Welcome to the premiere of our magazine's Best HR Ideas winners' circle.
Consider this competition and our coverage of its results a celebration of innovation. In recognizing the best human resource ideas of the past year, we're essentially honoring the thought processes and creativity that went into getting them off the ground, along with the programs and approaches to the business challenges themselves.
We're also underscoring the need for organizations, particularly HR organizations, to work harder than ever today -- in these economically troubled times -- to harness their creative energy and encourage their innovative thinkers in order to stay ahead of the pack and survive. HR programs that can minimize, or at least not inflate, costs while still improving engagement, creativity and productivity take special minds in special environments.
But what is innovation, that coveted and elusive power that most HR leaders yearn to harness throughout their organizations? And why do expressed commitments to furthering it fade away as momentary blips of lip service in some organizations, while in others, such commitments appear to turn companies around?
If you ask Scott Anthony, managing director of Innosight, a Watertown, Mass.-based innovation consulting firm, he'll tell you the keys to companywide innovation lie in finding the right people who can excel at it and in training them so they develop the right mind frame -- or "mind shift," as he calls it -- for innovation to take hold.
"Managers [need to be given] the necessary skills [so they'll be able to look] at the world in a different way," he told HRE awhile back. "These are skills that don't come naturally to everyone and have to be learned."
Terry Waghorn, partner at Toronto-based Secor Consulting and one of the people behind its soon-to-be-released global innovation survey, would agree that training is a necessity for unleashing a company's creative potential. But he would take that an important step further, to the notion of embedding innovation through training "that reaches everyone, at every rung, not just the select few."

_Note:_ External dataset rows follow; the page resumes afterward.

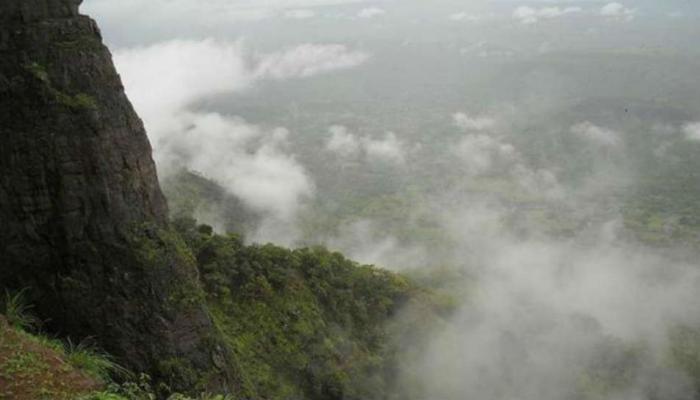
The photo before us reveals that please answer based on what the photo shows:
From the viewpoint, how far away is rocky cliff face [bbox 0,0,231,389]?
52.6 feet

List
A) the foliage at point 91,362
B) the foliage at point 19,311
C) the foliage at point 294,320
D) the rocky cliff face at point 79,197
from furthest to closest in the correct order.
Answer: the foliage at point 294,320, the rocky cliff face at point 79,197, the foliage at point 19,311, the foliage at point 91,362

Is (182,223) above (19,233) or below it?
above

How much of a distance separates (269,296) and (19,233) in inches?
907

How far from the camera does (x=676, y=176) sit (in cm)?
19375

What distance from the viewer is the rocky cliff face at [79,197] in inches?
631

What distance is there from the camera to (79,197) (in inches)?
658

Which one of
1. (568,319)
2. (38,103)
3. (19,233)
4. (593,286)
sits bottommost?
(19,233)

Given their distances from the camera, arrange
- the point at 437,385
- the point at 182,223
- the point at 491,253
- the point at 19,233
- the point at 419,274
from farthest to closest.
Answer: the point at 491,253
the point at 419,274
the point at 437,385
the point at 182,223
the point at 19,233

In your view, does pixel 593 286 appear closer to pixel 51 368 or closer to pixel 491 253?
pixel 491 253

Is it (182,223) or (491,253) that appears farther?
(491,253)

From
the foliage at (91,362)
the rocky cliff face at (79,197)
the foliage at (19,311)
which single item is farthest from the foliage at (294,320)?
the foliage at (19,311)

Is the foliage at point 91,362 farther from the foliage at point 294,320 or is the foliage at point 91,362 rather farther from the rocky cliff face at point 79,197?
the foliage at point 294,320

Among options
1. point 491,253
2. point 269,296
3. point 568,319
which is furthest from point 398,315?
point 491,253

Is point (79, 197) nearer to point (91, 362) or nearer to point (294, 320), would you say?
point (91, 362)
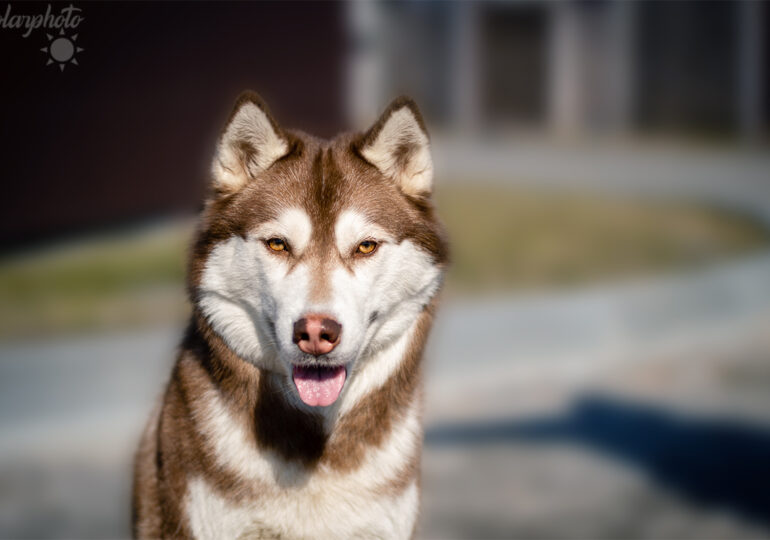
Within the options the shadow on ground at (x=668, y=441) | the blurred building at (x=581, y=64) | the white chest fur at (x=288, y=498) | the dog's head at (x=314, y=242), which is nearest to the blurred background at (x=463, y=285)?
the shadow on ground at (x=668, y=441)

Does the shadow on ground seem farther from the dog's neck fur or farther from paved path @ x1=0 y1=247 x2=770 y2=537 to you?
the dog's neck fur

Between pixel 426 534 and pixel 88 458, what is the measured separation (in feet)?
6.94

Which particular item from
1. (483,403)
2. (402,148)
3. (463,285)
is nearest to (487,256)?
(463,285)

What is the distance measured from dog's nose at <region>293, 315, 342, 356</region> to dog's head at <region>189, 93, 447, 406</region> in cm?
4

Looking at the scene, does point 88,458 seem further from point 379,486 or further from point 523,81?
point 523,81

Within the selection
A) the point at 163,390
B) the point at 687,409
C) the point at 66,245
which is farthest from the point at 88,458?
the point at 66,245

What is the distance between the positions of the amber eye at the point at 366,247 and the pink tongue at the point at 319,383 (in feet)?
1.30

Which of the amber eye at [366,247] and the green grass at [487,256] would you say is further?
the green grass at [487,256]

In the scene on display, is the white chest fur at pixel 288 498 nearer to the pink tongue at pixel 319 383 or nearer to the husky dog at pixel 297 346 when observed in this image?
the husky dog at pixel 297 346

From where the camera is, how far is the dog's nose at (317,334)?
2.60 m

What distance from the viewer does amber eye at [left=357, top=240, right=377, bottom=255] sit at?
2.93 meters

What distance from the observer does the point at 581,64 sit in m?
23.5

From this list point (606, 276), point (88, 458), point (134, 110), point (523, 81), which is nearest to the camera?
point (88, 458)

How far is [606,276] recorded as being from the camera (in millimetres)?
9461
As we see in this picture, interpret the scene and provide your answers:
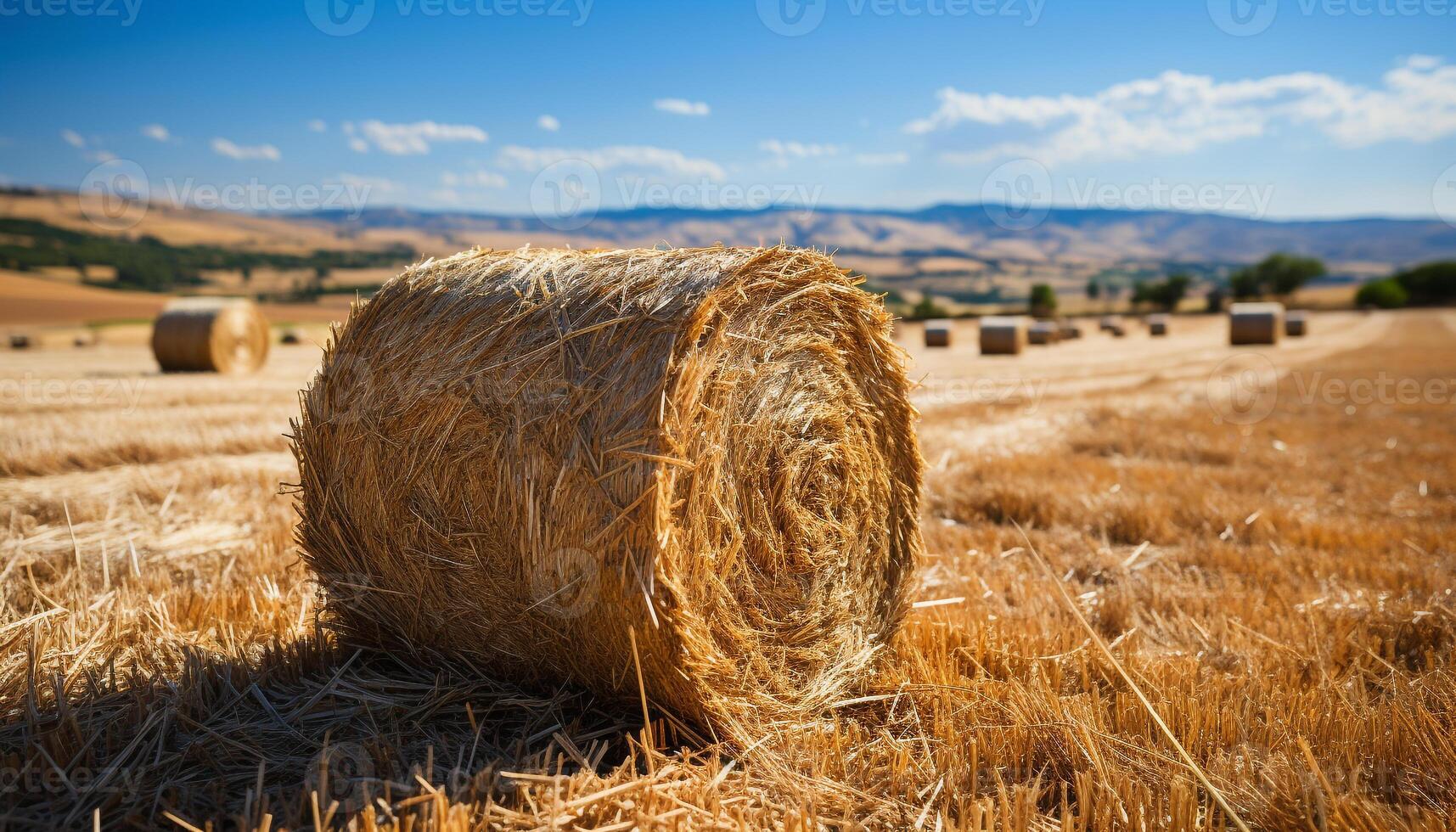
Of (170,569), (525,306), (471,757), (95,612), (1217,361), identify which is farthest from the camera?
(1217,361)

He points to Nancy Snyder, corporate vice president of leadership and strategic competency creation at Benton Harbor, Mich.-based Whirlpool Corp., as someone he would call an "innovation czar." Under her leadership, Whirlpool set out on a bold initiative in 1999 to significantly increase the new ideas emerging within the company.

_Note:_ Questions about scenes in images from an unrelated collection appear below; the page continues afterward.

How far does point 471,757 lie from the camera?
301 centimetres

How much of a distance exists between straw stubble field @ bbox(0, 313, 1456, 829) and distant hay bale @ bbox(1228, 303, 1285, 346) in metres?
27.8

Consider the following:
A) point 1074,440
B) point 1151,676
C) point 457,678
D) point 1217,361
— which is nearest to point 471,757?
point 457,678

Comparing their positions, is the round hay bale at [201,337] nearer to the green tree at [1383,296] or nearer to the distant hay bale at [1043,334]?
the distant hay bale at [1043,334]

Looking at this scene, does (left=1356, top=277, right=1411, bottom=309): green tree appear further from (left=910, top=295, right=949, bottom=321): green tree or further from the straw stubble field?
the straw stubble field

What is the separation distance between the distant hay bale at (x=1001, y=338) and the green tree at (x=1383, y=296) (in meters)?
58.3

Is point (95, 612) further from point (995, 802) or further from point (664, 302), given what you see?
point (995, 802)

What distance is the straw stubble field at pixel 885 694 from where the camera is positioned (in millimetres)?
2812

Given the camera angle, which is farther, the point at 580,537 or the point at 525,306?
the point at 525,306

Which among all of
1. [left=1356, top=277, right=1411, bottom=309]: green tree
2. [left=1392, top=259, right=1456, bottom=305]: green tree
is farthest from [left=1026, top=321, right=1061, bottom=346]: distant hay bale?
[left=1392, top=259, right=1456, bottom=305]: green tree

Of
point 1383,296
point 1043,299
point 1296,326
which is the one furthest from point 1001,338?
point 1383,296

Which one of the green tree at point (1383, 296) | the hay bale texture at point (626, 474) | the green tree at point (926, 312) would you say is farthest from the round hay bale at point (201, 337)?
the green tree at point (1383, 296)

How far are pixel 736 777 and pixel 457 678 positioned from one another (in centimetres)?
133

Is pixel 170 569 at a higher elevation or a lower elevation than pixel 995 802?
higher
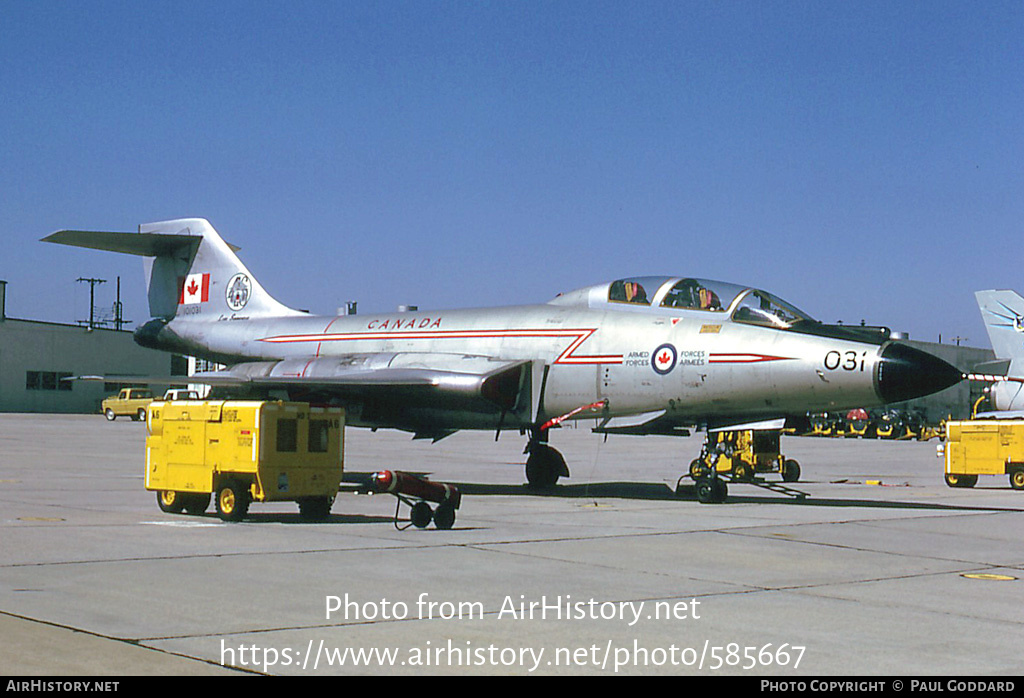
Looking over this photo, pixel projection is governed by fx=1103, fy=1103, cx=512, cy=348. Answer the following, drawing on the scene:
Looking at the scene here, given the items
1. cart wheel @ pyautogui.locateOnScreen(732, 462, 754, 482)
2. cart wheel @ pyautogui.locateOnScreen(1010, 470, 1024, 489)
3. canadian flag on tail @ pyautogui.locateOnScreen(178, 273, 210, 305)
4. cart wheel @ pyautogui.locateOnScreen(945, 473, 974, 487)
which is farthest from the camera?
canadian flag on tail @ pyautogui.locateOnScreen(178, 273, 210, 305)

Snyder set up a program that enrolled every salaried employee in a business innovation course, tied management's long-term bonuses to its innovativeness and established an intranet portal where employees could go to learn the principles of innovation. Through the portal, they could also keep up on the latest research, track the progress of ideas from concept toward realization and even volunteer to work on one another's projects.
"All of the HR systems at Whirlpool -- pay, rewards, hiring, training, etc. -- have been hard-wired into the company's innovation strategy," says Waghorn. "HR plays an absolutely pivotal role in embedding innovation. It's a matter of helping the organization re-engineer the workplace structure.
"There's a new role today for HR in encouraging innovation," he says. "Building enterprise capability and embedding it deeply repositions the role of human resources. Many organizations have never really gone beyond glorified personnel departments [focused on] corporate policies, regulations, hiring, firing, orientation, benefits ... .
"But when an organization recognizes the importance of embedding innovation, HR automatically moves to center stage. It leads to a revamp of all the normal HR tools: pay, recognition, long-term incentive plans, even the people you're hiring and training."
Though only a handful of the ideas profiled in the next four pages are specifically geared toward strengthening the creative and innovative juices at these organizations, each one is a testament to the environment it sprang from -- where ideas were clearly encouraged and their implementations taken seriously.
In the four categories we considered -- talent management, benefits, HR technology, and training and development -- there were a host of things to look at in the more-than-100 nominations we received.
There were wide-ranging solutions to problems -- such as the need to better match wellness initiatives to the individuals they aimed to help; the need for better, richer leadership-development options; and the need for some kind of enriching educational conference for HR staff that wouldn't cost an arm and a leg in travel expenses during the current recession.
In the area of talent management, one novel approach to enhancing the workforce included letting employees submit for consideration "One Simple Thing" that would lead to better work/life balance and, therefore, better morale and productivity -- a simple tweak that wouldn't detract from the company's bottom line.
Another winner was a program to assist recently laid-off workers find new employment with the help of personal recruiters, access to tools and information, resume and interview workshops, and an extension of medical coverage for up to six months -- all supplied by the downsized company at minimal cost.
All of the programs and initiatives were judged on the bases of level of innovation, transferability to other HR departments and effectiveness of the program. In addition to judging the submitted nominations, HRE's editors also added to the mix ideas they encountered -- and reported on -- during the 2008 year.
The results, we feel, represent some of the most innovative and transferable solutions to some of the most troubling HR challenges today, particularly in these recessionary times.